Commercial seabed mining does not currently take place at industrial scale and is still only a hypothetical enterprise, one entangled in a web of questions about its environmental consequences and economic viability.

But metallic nodules on remote regions of the seafloor such as the Clipperton Zone in the Pacific Ocean have governments and international bodies debating the topic hotly and looking at questions of feasibility as they pursue policies related to the energy transition.

“There’s huge political pressure to change this,” Moerenhout said.

The U.S. is not currently a part of these negotiations since it hasn’t signed the 1982 Law of the Sea treaty, the convention that establishes the Jamaica-based International Seabed Authority (ISA) as the governing body for ocean mineral rights.

But efforts are underway to get the U.S. to join, including a bipartisan resolution to ratify the treaty as well as a letter sent in March to the heads of the Senate Foreign Relations Committee by former intelligence chiefs and secretaries of defense encouraging ratification.

“We have already lost two of our four ‘USA’ designated deep seabed mine sites, each containing a trillion dollars in value of the the strategic minerals of copper, nickel, cobalt, manganese and rare earths, minerals critical both for United States security dominance as well as the transition to a greener twenty-first Century,” former Directors of National Intelligence James Clapper and John Negroponte wrote, along with dozens of other former officials.

Environmental groups are dead set against seabed mining and are raising alarms over the unknown damage it could cause to the ocean.

“Deep sea mining is a new, highly-destructive extractive industry that is eager to start in our global oceans,” environmental advocacy group Greenpeace said in a position paper, arguing that the practice “risks inevitable, severe, and irreversible environmental damage to our oceans and marine life. 
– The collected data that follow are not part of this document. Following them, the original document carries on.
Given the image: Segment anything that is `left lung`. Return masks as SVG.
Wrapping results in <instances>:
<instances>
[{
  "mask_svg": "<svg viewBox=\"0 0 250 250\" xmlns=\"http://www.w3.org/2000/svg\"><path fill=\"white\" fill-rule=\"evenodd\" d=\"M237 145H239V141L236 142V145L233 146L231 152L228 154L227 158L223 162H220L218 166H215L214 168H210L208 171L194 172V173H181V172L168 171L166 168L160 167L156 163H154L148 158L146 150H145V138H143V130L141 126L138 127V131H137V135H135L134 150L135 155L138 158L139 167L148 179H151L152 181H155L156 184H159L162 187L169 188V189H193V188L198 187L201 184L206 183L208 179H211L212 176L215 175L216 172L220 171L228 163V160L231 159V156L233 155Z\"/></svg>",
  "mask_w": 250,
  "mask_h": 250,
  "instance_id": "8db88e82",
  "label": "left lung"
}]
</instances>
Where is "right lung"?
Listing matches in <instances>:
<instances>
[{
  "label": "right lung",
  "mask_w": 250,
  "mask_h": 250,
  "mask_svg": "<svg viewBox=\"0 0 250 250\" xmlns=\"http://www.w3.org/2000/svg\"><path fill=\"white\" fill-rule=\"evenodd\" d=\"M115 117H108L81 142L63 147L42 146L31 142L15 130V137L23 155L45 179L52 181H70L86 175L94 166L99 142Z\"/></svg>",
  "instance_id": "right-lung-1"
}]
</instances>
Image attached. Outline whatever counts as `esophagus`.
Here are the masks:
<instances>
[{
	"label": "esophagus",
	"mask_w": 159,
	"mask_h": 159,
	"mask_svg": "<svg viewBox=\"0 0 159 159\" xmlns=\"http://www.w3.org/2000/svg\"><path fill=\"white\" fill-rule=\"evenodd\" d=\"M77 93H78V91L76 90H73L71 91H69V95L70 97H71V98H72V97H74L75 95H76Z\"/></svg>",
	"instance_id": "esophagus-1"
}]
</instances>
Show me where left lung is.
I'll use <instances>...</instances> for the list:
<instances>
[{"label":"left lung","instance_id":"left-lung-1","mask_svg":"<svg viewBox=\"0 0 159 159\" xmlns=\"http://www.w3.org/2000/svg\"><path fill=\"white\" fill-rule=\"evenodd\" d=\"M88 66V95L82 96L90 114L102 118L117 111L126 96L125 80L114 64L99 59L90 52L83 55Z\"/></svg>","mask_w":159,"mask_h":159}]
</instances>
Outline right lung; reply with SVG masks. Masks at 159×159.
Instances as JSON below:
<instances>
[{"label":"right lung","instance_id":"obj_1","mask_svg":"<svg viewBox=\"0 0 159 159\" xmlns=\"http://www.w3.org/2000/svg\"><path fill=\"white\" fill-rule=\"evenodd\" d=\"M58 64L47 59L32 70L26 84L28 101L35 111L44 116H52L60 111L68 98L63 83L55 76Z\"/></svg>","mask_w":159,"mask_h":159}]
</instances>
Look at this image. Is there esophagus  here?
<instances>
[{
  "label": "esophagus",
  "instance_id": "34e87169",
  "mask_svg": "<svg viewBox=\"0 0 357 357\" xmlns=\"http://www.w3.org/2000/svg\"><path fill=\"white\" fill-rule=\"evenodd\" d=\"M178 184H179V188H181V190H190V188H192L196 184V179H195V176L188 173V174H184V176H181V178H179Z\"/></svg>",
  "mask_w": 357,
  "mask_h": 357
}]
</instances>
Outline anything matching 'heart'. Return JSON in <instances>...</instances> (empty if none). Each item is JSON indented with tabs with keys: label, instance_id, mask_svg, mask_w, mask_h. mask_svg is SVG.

As the U.S. redesigns its mineral supply chains and “friend-shores” some of its production pipelines in militarily sensitive industries such as semiconductors, some companies are trying to stay above the fray of relying on critical and rare earth minerals altogether.

Technology from Niron Magnetics, a permanent magnet producer born out of Department of Energy-funded research at the University of Minnesota, started figuring out how to build magnets from widely available iron and nitrogen materials in 2013.

“We spent the next eight years or so perfecting the science, and we spent the last couple of years really engineering and scaling and commercializing the technology,” Niron CEO Jonathan Rowntree told The Hill. “We’ll have first commercial sales later on this year, and we have huge interest from our customer base.”

The labor and humanitarian implications of the scramble for critical minerals in developing countries are growing increasingly urgent as economic demand ratchets upwards.

One harrowing 2023 exposé by University of Nottingham associate professor Siddharth Kara that centers on cobalt mining in the Congo draws parallels to the colonial barbarisms carried out in the region during the reign of King Leopold II of Belgium beginning in the late-19th century.

“The harsh realities of cobalt mining in the Congo are an inconvenience to every stakeholder in the chain. No company wants to concede that the rechargeable batteries used to power smartphones, tablets, laptops, and electric vehicles contain cobalt mined by peasants and children in hazardous conditions,” Kara wrote.